[Exercise prompt]
Copy every entry word for word, but skip the pictures.

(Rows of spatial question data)
[start]

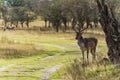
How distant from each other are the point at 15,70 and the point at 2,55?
28.9ft

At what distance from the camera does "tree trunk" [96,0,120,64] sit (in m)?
21.0

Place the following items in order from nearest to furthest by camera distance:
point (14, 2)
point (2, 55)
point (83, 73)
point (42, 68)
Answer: point (83, 73) < point (42, 68) < point (2, 55) < point (14, 2)

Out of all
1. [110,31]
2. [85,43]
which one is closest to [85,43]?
[85,43]

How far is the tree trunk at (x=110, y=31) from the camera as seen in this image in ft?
69.0

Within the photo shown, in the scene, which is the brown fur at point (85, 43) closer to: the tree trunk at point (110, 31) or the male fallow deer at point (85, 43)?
the male fallow deer at point (85, 43)

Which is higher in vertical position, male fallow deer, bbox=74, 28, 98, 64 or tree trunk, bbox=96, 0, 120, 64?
tree trunk, bbox=96, 0, 120, 64

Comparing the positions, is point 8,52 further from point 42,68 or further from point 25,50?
point 42,68

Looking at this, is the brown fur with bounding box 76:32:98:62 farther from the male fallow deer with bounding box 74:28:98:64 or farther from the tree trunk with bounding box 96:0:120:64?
the tree trunk with bounding box 96:0:120:64

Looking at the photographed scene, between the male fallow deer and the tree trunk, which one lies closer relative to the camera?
the tree trunk

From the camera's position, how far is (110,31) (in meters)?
21.8

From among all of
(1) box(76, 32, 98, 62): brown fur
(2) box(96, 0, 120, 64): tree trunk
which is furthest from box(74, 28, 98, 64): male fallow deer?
(2) box(96, 0, 120, 64): tree trunk

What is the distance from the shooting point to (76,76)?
1695cm

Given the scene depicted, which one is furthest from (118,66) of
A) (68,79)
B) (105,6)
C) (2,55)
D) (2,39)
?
(2,39)

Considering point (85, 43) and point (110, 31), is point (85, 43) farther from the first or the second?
point (110, 31)
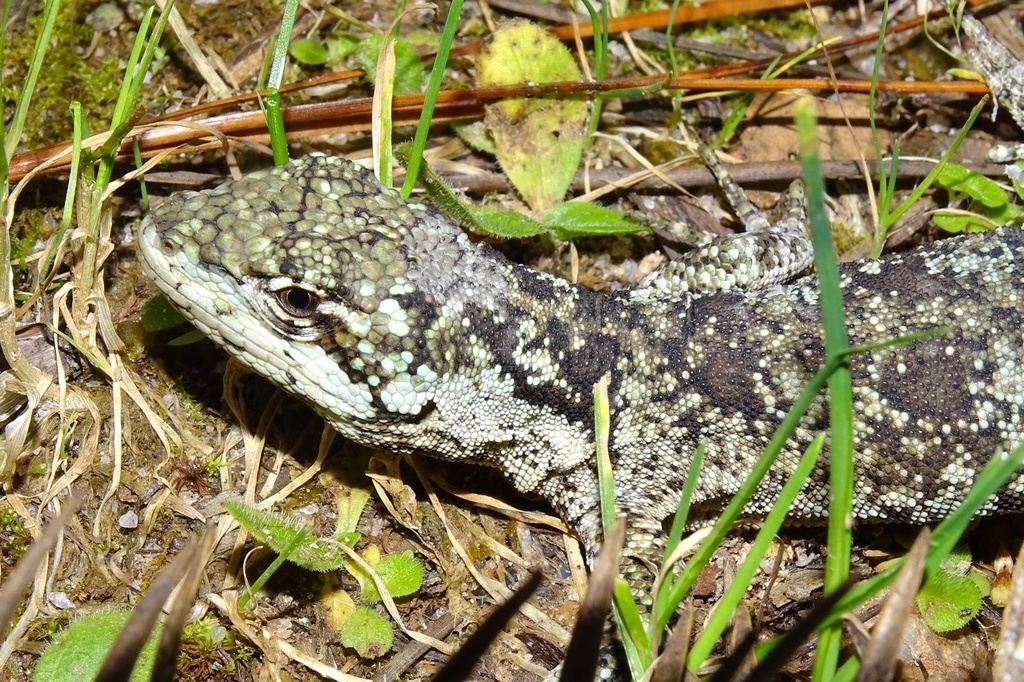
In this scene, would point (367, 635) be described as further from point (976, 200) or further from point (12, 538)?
point (976, 200)

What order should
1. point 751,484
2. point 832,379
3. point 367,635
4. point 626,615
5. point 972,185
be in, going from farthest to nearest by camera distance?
point 972,185 < point 367,635 < point 626,615 < point 751,484 < point 832,379

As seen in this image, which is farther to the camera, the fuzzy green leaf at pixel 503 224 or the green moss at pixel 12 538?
the fuzzy green leaf at pixel 503 224

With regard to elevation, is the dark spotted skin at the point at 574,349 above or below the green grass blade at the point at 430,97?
below

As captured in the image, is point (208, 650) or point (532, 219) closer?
point (208, 650)

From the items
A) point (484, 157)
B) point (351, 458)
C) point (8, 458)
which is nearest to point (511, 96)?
point (484, 157)

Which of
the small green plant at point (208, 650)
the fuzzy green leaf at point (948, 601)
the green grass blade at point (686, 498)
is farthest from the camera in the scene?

[end]

[Solution for this exercise]
How distant from each other are the point at 15,70 and the point at 2,55?
28.9ft

At what distance from the camera does "tree trunk" [96,0,120,64] sit (in m)?
21.0

Place the following items in order from nearest to furthest by camera distance:
point (14, 2)
point (2, 55)
point (83, 73)
point (42, 68)
Answer: point (83, 73) < point (42, 68) < point (2, 55) < point (14, 2)

Out of all
1. [110,31]
2. [85,43]
which one is closest to [85,43]?
[85,43]

How far is the tree trunk at (x=110, y=31) from the camera as seen in this image in ft?
69.0

Within the photo shown, in the scene, which is the brown fur at point (85, 43) closer to: the tree trunk at point (110, 31) or the male fallow deer at point (85, 43)?
the male fallow deer at point (85, 43)

Which is higher in vertical position, male fallow deer, bbox=74, 28, 98, 64 or tree trunk, bbox=96, 0, 120, 64?
tree trunk, bbox=96, 0, 120, 64

Comparing the positions, is point 8,52 further from point 42,68 or further from point 25,50?
point 42,68

Looking at this, is the brown fur with bounding box 76:32:98:62 farther from the male fallow deer with bounding box 74:28:98:64 or farther from the tree trunk with bounding box 96:0:120:64?
the tree trunk with bounding box 96:0:120:64

Looking at the photographed scene, between the male fallow deer and the tree trunk, which one lies closer relative to the camera?
the tree trunk

From the camera's position, how far is (110,31) (in meters)?
21.8

From among all of
(1) box(76, 32, 98, 62): brown fur
(2) box(96, 0, 120, 64): tree trunk
which is furthest from box(74, 28, 98, 64): male fallow deer?
(2) box(96, 0, 120, 64): tree trunk

What is the distance from the shooting point to (76,76)?
1695cm

Given the scene depicted, which one is furthest from (118,66) of
A) (68,79)
B) (105,6)
C) (2,55)
D) (2,39)
?
(2,39)

Considering point (85, 43) and point (110, 31), is point (85, 43) farther from the first or the second?
point (110, 31)
In this scene, would point (367, 635) be described as further from point (976, 200) or further from point (12, 538)?
point (976, 200)

What order should
1. point 751,484
2. point 832,379
3. point 367,635
4. point 626,615
5. point 972,185
be in, going from farthest to nearest by camera distance?
point 972,185 < point 367,635 < point 626,615 < point 751,484 < point 832,379

As seen in this image, which is farther to the camera, the fuzzy green leaf at pixel 503 224 or the green moss at pixel 12 538?
the fuzzy green leaf at pixel 503 224

With regard to elevation, is the dark spotted skin at the point at 574,349 above or below the green grass blade at the point at 430,97?
below

As captured in the image, is point (208, 650) or point (532, 219) closer?
point (208, 650)

From the items
A) point (484, 157)
B) point (351, 458)
C) point (8, 458)
which is nearest to point (511, 96)?
point (484, 157)

Which of
the small green plant at point (208, 650)
the fuzzy green leaf at point (948, 601)
the green grass blade at point (686, 498)
is farthest from the camera in the scene?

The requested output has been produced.